Even in emerging economies like Brazil and Russia, the share of public spending on education is well above 10%, while as a share of GDP it is similar to India’s. In China, spending on education as a share of GDP appears to be low at about 2.8%, but this is due to differences in accounting methods.

Low spending by the government has led to two harmful consequences — one, growing inequity in education, as those with better resources, get better education, while the majority have to do with mediocre or poor educational standards; and two, a decline in quality of education as management and monitoring becomes more patchy.
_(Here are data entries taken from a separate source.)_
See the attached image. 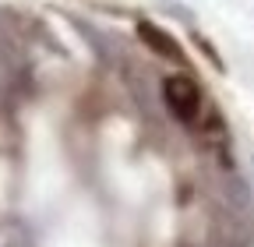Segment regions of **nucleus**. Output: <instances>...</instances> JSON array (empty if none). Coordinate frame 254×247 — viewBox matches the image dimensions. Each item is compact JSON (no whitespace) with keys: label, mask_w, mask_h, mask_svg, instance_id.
<instances>
[{"label":"nucleus","mask_w":254,"mask_h":247,"mask_svg":"<svg viewBox=\"0 0 254 247\" xmlns=\"http://www.w3.org/2000/svg\"><path fill=\"white\" fill-rule=\"evenodd\" d=\"M159 106L166 110V117L173 124H180L184 131H194V124L201 120L208 96H205V85L190 74V71H173L159 81Z\"/></svg>","instance_id":"nucleus-1"},{"label":"nucleus","mask_w":254,"mask_h":247,"mask_svg":"<svg viewBox=\"0 0 254 247\" xmlns=\"http://www.w3.org/2000/svg\"><path fill=\"white\" fill-rule=\"evenodd\" d=\"M134 36H138V43H141L148 53H155L159 60H170V64H177L180 71L190 67V60H187L180 39H177L173 32H166L163 25H155V21H148V18H138V21H134Z\"/></svg>","instance_id":"nucleus-2"},{"label":"nucleus","mask_w":254,"mask_h":247,"mask_svg":"<svg viewBox=\"0 0 254 247\" xmlns=\"http://www.w3.org/2000/svg\"><path fill=\"white\" fill-rule=\"evenodd\" d=\"M190 43H194V50L212 64V71H219V74H226V60H222V53L215 50V43L205 36V32H198V28H190Z\"/></svg>","instance_id":"nucleus-3"},{"label":"nucleus","mask_w":254,"mask_h":247,"mask_svg":"<svg viewBox=\"0 0 254 247\" xmlns=\"http://www.w3.org/2000/svg\"><path fill=\"white\" fill-rule=\"evenodd\" d=\"M166 14H170V18H177V21H184L187 28H194V14H190V7H187V4H173V0H170V4H166Z\"/></svg>","instance_id":"nucleus-4"}]
</instances>
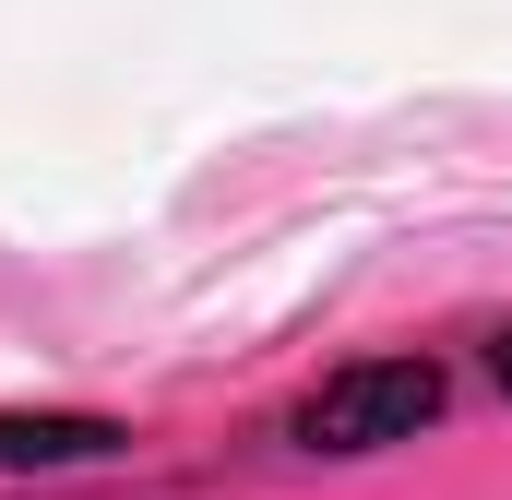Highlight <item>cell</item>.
Here are the masks:
<instances>
[{"label":"cell","instance_id":"6da1fadb","mask_svg":"<svg viewBox=\"0 0 512 500\" xmlns=\"http://www.w3.org/2000/svg\"><path fill=\"white\" fill-rule=\"evenodd\" d=\"M441 417V370L429 358H358L298 405V453H393Z\"/></svg>","mask_w":512,"mask_h":500},{"label":"cell","instance_id":"7a4b0ae2","mask_svg":"<svg viewBox=\"0 0 512 500\" xmlns=\"http://www.w3.org/2000/svg\"><path fill=\"white\" fill-rule=\"evenodd\" d=\"M120 417H0V477H72V465H120Z\"/></svg>","mask_w":512,"mask_h":500},{"label":"cell","instance_id":"3957f363","mask_svg":"<svg viewBox=\"0 0 512 500\" xmlns=\"http://www.w3.org/2000/svg\"><path fill=\"white\" fill-rule=\"evenodd\" d=\"M489 370H501V393H512V322H501V346H489Z\"/></svg>","mask_w":512,"mask_h":500}]
</instances>
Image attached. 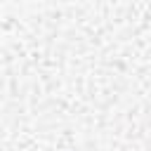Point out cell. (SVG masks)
Returning <instances> with one entry per match:
<instances>
[]
</instances>
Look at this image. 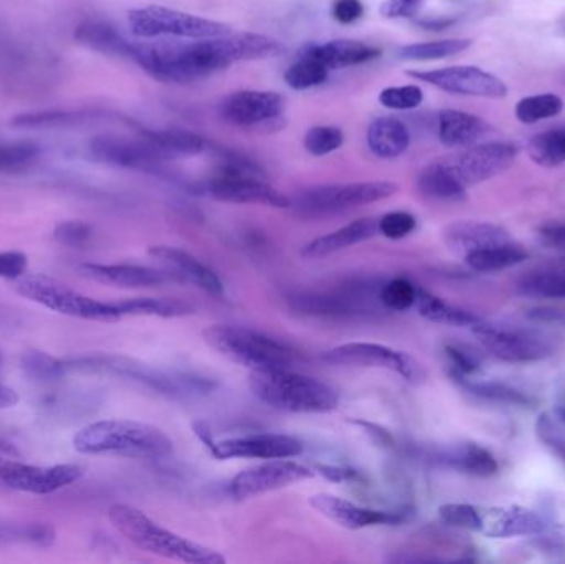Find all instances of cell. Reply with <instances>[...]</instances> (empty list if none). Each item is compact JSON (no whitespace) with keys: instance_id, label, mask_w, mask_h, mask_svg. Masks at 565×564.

A massive and complex machinery manages the Indian education system. Education being on the concurrent list of the Constitution, its responsibility is shared between the Union government and state governments. The predominant bulk of the schooling system lies within the ambit of state governments, while higher education is mostly run by the Union. For the school system, curriculum is largely determined by the National Council of Education, Research & Training (NCERT), a central body. All monitoring and supervision of schools at the grassroots level is carried out by the education departments of state governments, or local bodies. Examinations are conducted by 35 boards.

For professional and vocational streams, there are centralized bodies that grant recognition and lay down functional norms. Thus, the All India Council for Technical Education (AICTE) supervises professional colleges, in collaboration with various professional bodies like Medical Council of India. Some professional institutions are run directly by the central government, including the famous IITs and IIMs. On the other hand, Industrial Training Institutes (ITI), which form the backbone of the vocational stream, are run by the labour ministry.

The National Council of Teachers Education (NCTE), another central body, supervises the training of teachers, and setting up of teachers’ education colleges.

Higher education is largely controlled by the University Grants Commission, which not only funds colleges and universities, but also lays down norms for appointments and recognition.

In this maze of statutory bodies, there are two which are specifically charged with ensuring quality standards — the National Assessment and Accreditation Council (NAAC) for general colleges and universities, and the National Board of Accreditation (NBA) for professional colleges, recognized by AICTE.

It is a measure of just how much importance quality standards are given that these bodies have accredited only a small fraction of the institutions for which they are responsible. For instance, of the over 1400 engineering colleges in the country, only about 8% are accredited by the NBA.

Similarly, only about 20% of the over 14,000 general colleges have been assessed by the NAAC. School education remains unassessed for all practical purposes.